Unter dem Stichwort »Strukturen« werden schließlich das doktrinelle und institutionelle Verhältnis von Philosophie und Theologie bei Thomas (V. Leppin), die wissenschaftstheoretische Ein-stufung der Theologie in Abhebung von der Metaphysik und im Hinblick auf das Endziel des Menschen (N. Slenczka) und die didaktische Anlage der Summa Theologiae als »Anfängerlehrbuch« (U. Köpf) diskutiert.

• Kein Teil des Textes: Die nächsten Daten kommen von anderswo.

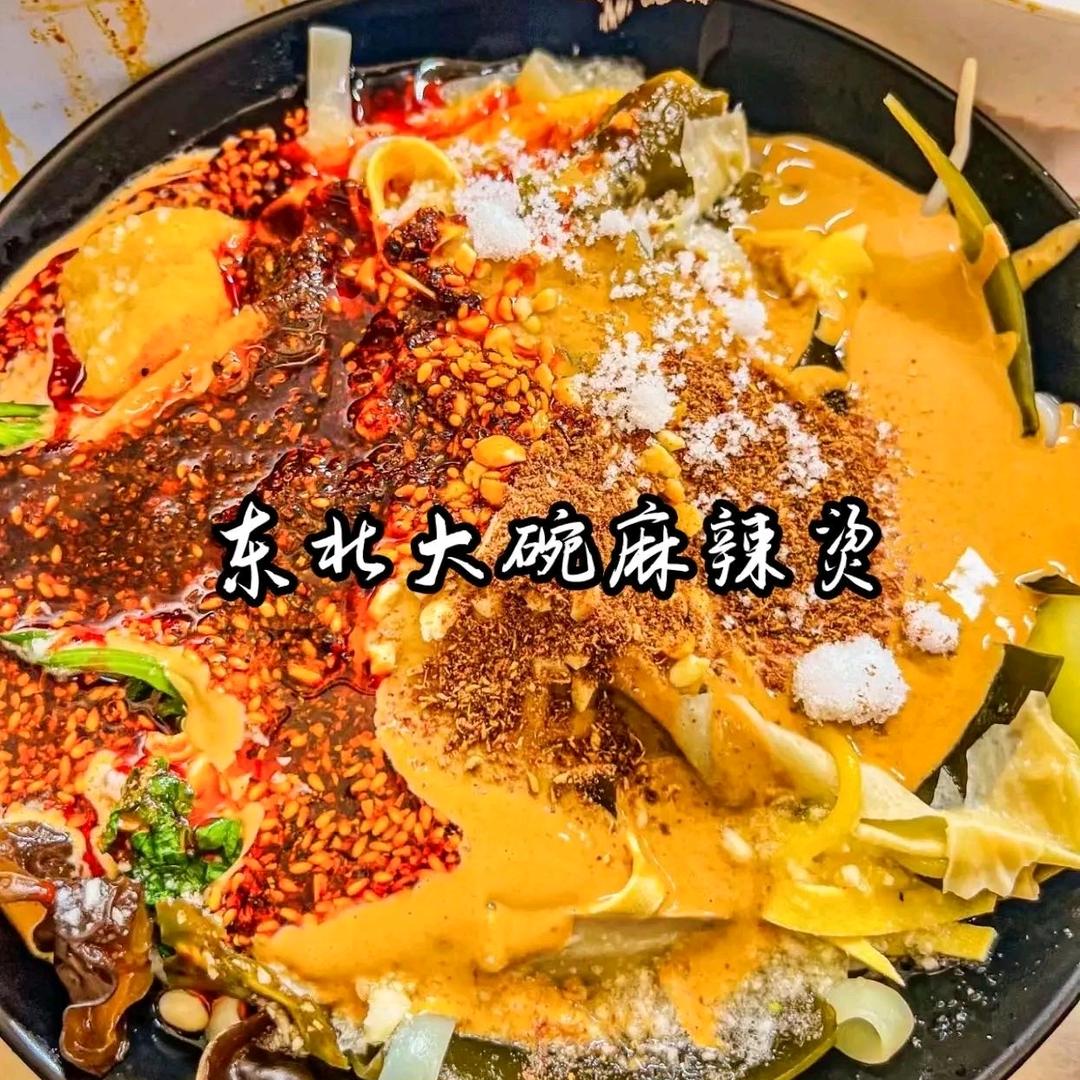 都想来（东北大碗麻辣烫）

Die Wirkung des Thomas von Aquin wird nur relativ kurz vorgestellt, indem seine Kanonisation (E. H. Füllenbach), die Auseinandersetzungen um seine Lehre im ersten Jahrhundert nach seinem Tod (P. Walter) und in der Reformation bei Luther, Melanchthon, Zwingli und Calvin (M. Wriedt), die Ausbildung einer thomistischen Schule seit dem 15. Jh., der Neuthomismus des 19./ 20. Jh.s und dessen Pluralität (P. Walter) dargestellt werden. Ein ausführliches Quellen- und Literaturverzeichnis (455–496) und Registerwerk (497–523) macht den, von gelegentlichen Fehlern in lateinischen Texten abgesehen, sauber gearbeiteten und inhaltlich vorzüglichen Band gut benutzbar.

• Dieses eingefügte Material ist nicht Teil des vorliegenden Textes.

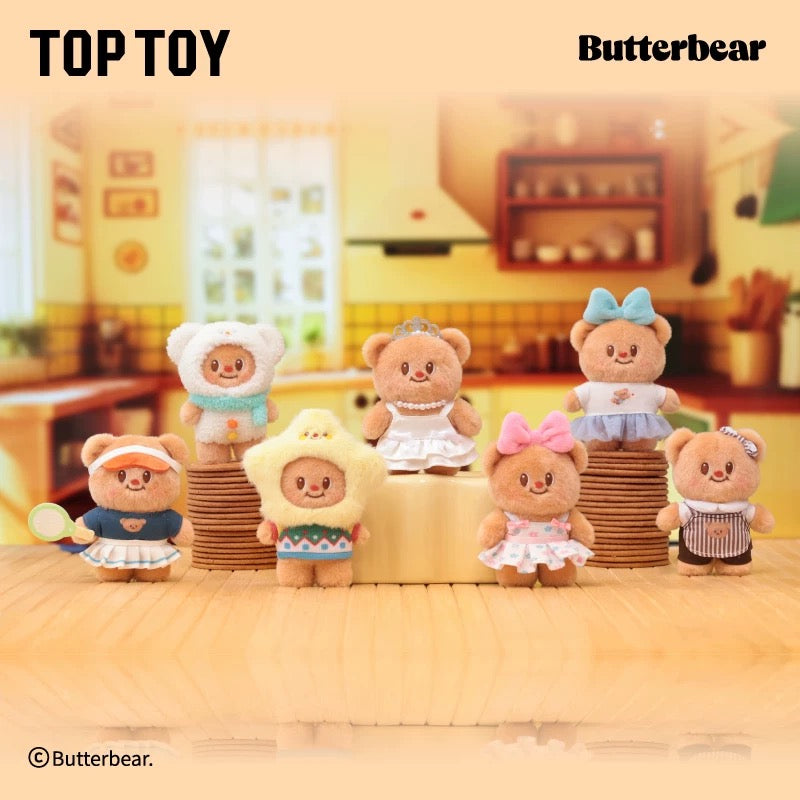 Butter Bear Versatile Wardrobe Series Plush Keychain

Dass sich bei so verschiedenen Autoren unterschiedliche Be­trachtungsweisen ergeben, ist natürlich. Auffallend ist allerdings, dass hinsichtlich derselben Gegebenheiten inhaltliche und terminologische Spannungen entstehen und erhalten bleiben (so 60 f. gegen 122 f. hinsichtlich der Zugehörigkeit zur Benediktinerabtei Monte Cassino). Uneinheitlich ist die Terminologie bezüglich des sogenannten »lateinischen Averroismus« der Pariser Artistenfakultät um Siger von Brabant. R. Imbach spricht hier von »konsequenten Aristotelikern« (182–193), N. Slenczka von einem »häretischen Aristotelismus« (355), Th. Prügl von Averroismus (209), wie auch R. Schönberger Siger von Brabant als Averroisten einstuft (217). Diese kritischen Bemerkungen sollen den Wert des Werkes in keiner Weise schmälern, sie zeigen vielmehr die immer noch lebendige Diskussion um Thomas von Aquin, der über alle Konfessionen und Deutungsunterschiede hinweg die »Zentralgestalt der mittelalterlichen Theologie« (V) ist.